**The records**:
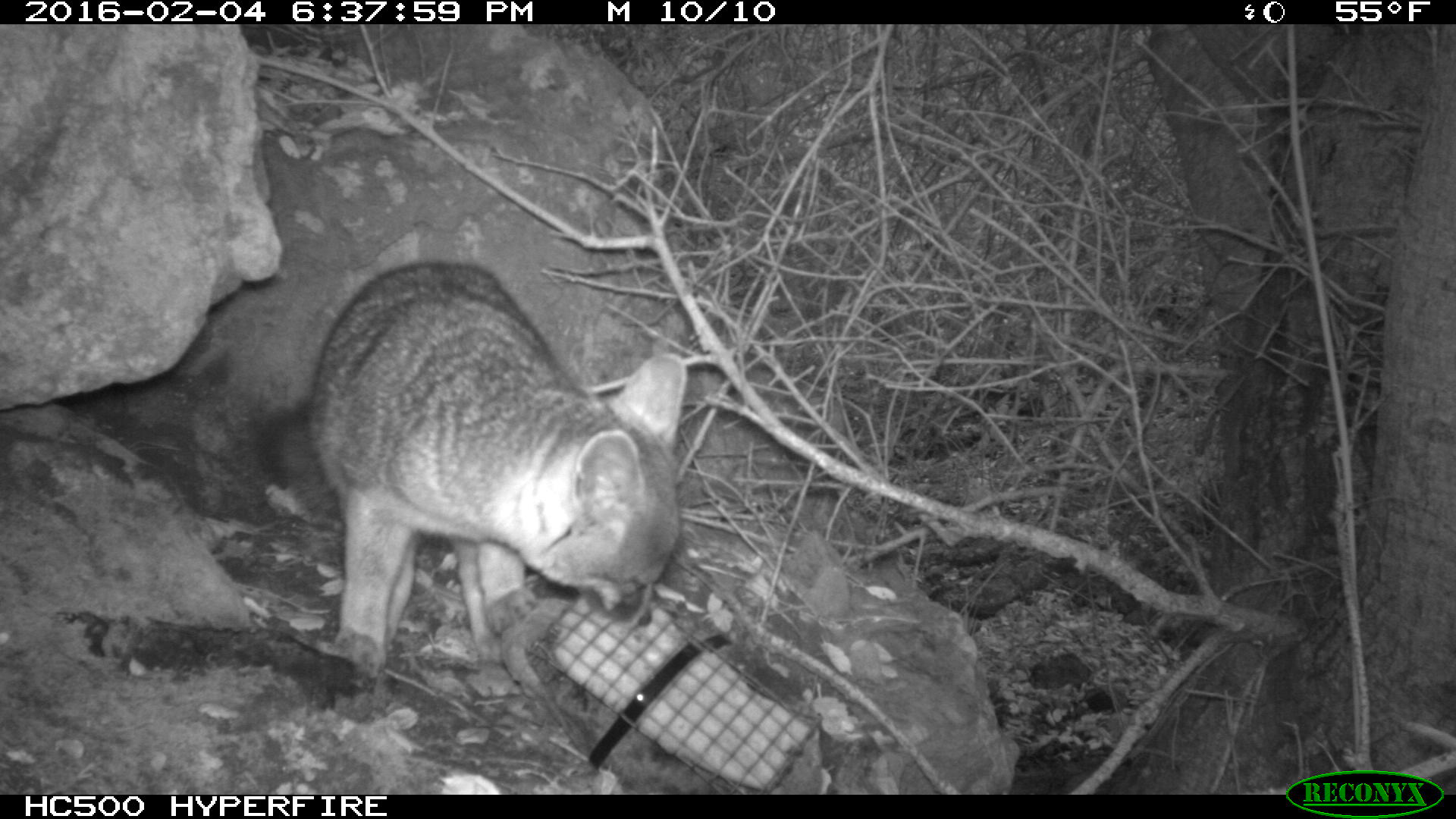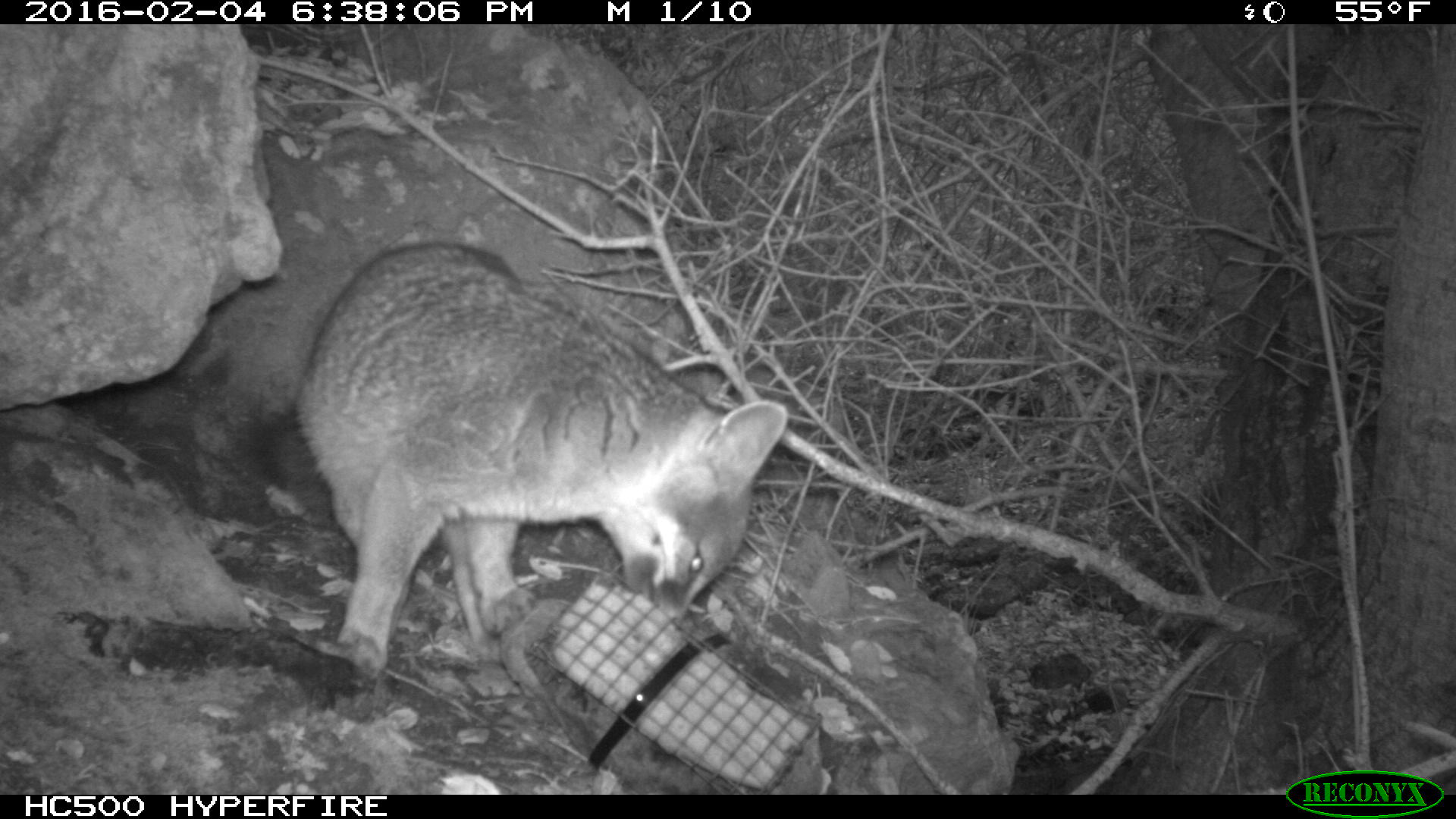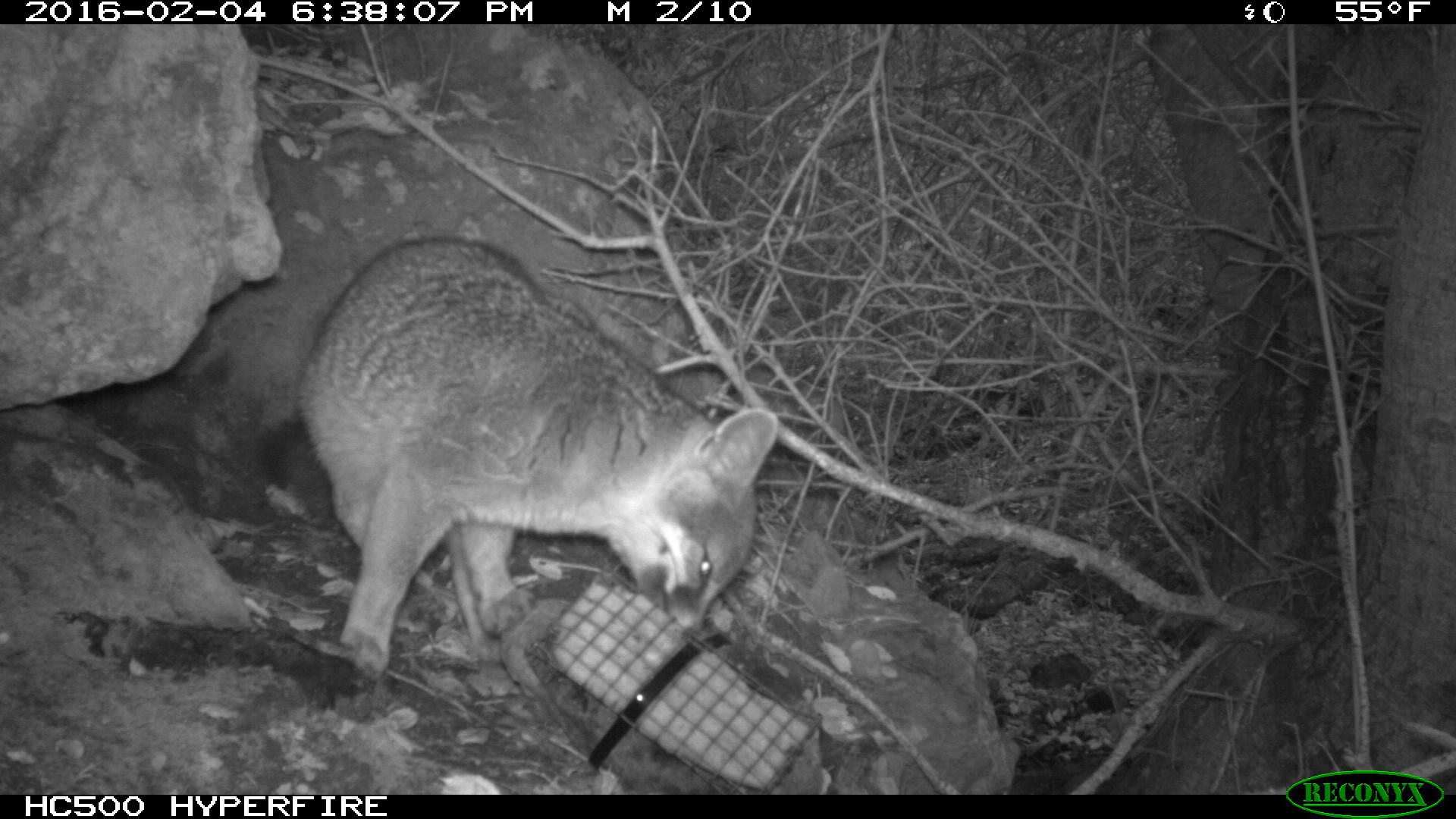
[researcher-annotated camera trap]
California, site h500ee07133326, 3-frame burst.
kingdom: Animalia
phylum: Chordata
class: Mammalia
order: Carnivora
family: Canidae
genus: Urocyon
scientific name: Urocyon littoralis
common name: island fox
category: fox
Fox (island fox) (Urocyon littoralis).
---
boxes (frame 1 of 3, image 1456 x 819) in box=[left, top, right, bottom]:
fox: box=[257, 261, 688, 681]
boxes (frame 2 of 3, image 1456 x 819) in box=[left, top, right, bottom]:
fox: box=[272, 239, 788, 676]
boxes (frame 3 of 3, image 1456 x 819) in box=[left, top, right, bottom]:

**Problem requirements**:
All lines from the one containing "boxes (frame 1" to the end of the data above are to be set down exactly; no others belong in the answer.

**Response to the task**:
boxes (frame 1 of 3, image 1456 x 819) in box=[left, top, right, bottom]:
fox: box=[257, 261, 688, 681]
boxes (frame 2 of 3, image 1456 x 819) in box=[left, top, right, bottom]:
fox: box=[272, 239, 788, 676]
boxes (frame 3 of 3, image 1456 x 819) in box=[left, top, right, bottom]:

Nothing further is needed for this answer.